Although none of us will likely have the same kind of ministry of either John Piper or Don Carson. But all of us can learn from their example of laboring to see the gospel advance while having a foot in both the church and the academy.

 

The God Who is There (D.A. Carson)

This year saw the publication of D.A. Carson, God Who Is There, The: Finding Your Place in God’s Story. It is an overview of the biblical storyline in 14 chapters, and even has an optional leaders guide for use in a small group or Sunday school setting. The book itself is based on a series of 14 “lectures” that Carson gave at Bethlehem Baptist. Now the Gospel Coalition website has made both the audio and video available for free. This series is designed for anyone who wants a better knowledge of how the Bible hangs together, whether its someone who knows little or nothing about the Bible to someone who has been nurtured in the church for years. I highly recommend it as a resource.

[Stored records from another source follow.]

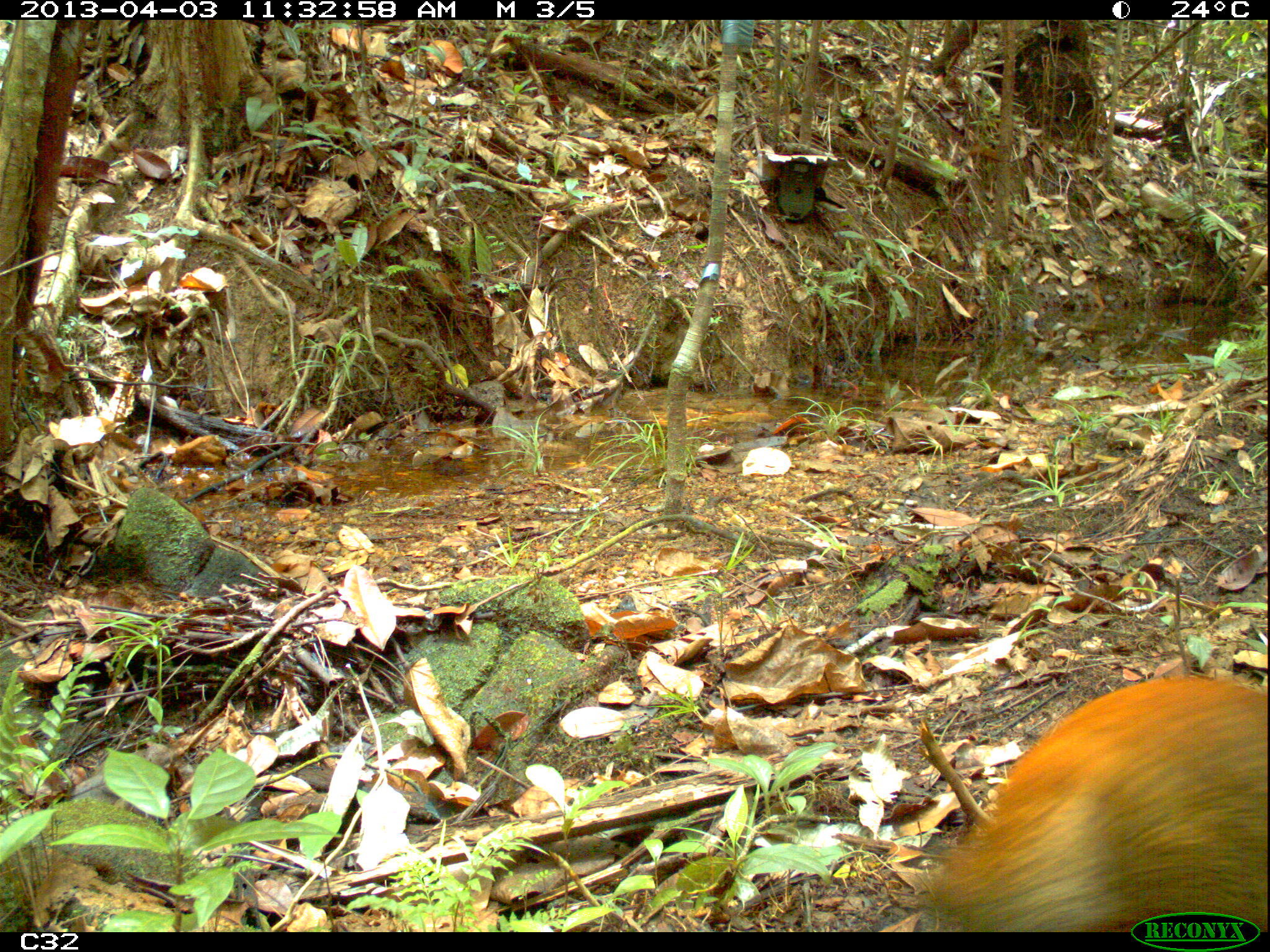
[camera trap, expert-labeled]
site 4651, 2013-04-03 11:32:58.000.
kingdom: Animalia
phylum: Chordata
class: Mammalia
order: Rodentia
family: Dasyproctidae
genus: Dasyprocta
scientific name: Dasyprocta leporina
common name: red-rumped agouti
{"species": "Dasyprocta leporina (red-rumped agouti)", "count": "1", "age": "adult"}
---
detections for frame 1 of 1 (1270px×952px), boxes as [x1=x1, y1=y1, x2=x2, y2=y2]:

Pastoral Pensées: Motivations to Appeal to in Our Hearers When We Preach for Conversion by D.A. Carson

In the most recent issue of Themelios, D.A. Carson has written a stimulating article on appealing to heart motives in our preaching. Although his focus is on heart motives in unbelievers, he helpfully stresses that these same motivations are present in believers as well. Here is an outline to whet your appetite:

A Survey of Possible Heart Motivations

  1. Fear
  2. The Burden of Guilt
  3. Shame
  4. The Need for “Future Grace”
  5. The Attractiveness of Truth
  6. A General, Despairing Sense of Need
  7. Responding to Grace and Love
  8. A Rather Vague Desire to be on the Right Side of What is Right, of What is from God, of What is Biblical, of What is Clean, or What Endures

He then offers Four Theological and Pastoral Reflections on This Survey

  1. We do not have the right to choose only one of these motivations in people and to appeal to it restrictively.
  2. On the other hand, we may have the right to emphasize one motivation more than others.
  3. Nevertheless, the comprehensiveness of our appeal to diverse motivations will reflect the comprehensiveness of our grasp of the gospel.
  4. To put this another way, all of the biblically sanctioned motivations for pursuing God, for pursuing Christ, say complementary things about God himself, such that failure to cover the sweep of motivations ultimately results in diminishing God.

As usual, Carson helps us to think through the high calling of preaching the riches of the gospel to the poverty of sinfulness. I highly encourage you to read this short but valuable article.